BEGIN READING PASSAGE

- Bhandigadi Location in Karnataka, India
- Coordinates: 13°33′06″N 75°16′22″E﻿ / ﻿13.551680°N 75.272650°E
- Country: India
- State: Karnataka
- District: Chikkamagaluru

Languages
- • Official: Kannada
- Time zone: UTC+5:30 (IST)
- PIN: 577123
- Telephone code: 08265
- Vehicle registration: KA18
- Nearest cities: Sringeri, Koppa, Mangalore, Balehonnur, Thirtahalli
- Vidhan Sabha constituency: Koppa

= Bhandigadi =

Bhandigadi is a small village in Koppa taluk, Chikkamagaluru district of Karnataka, India. Located on the banks of Tunga River, there is a Sri Veeradhadreshwara Temple located in heart of the village, the village also hosts matha- Shakatapura samsthanam.
Kundadri hills, located far off from the place forms a scenic background to this village.

END READING PASSAGE
BEGIN DATA SEGMENT

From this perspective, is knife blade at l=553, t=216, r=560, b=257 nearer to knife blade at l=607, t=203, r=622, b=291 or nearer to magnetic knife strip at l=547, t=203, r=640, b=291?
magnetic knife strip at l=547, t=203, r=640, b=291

END DATA SEGMENT

[TO-DO LIST]
A: Decide whether each statement agrees with the Bhandigadi passage, giving yes or no along with the exact words of the passage that settle it: (i) The village lies on the banks of the Tunga River. (ii) The official language listed is Tamil. (iii) The Vidhan Sabha constituency given is Sringeri.
B: Reproduce word for word the part of the Bhandigadi passage that opens with the words containing "- Bhandigadi Location" and closes with "zone: UTC+5:30 (IST)".
C: According to the Bhandigadi passage, what temple is located in the heart of the village?
Rely solely on the Bhandigadi passage.

[THE REPLIES]
A:
(i) Yes: "Located on the banks of Tunga River"
(ii) No: "Official: Kannada"
(iii) No: "Vidhan Sabha constituency: Koppa"

B:
- Bhandigadi Location in Karnataka, India
- Coordinates: 13°33′06″N 75°16′22″E﻿ / ﻿13.551680°N 75.272650°E
- Country: India
- State: Karnataka
- District: Chikkamagaluru

Languages
- • Official: Kannada
- Time zone: UTC+5:30 (IST)

C: The Sri Veeradhadreshwara Temple.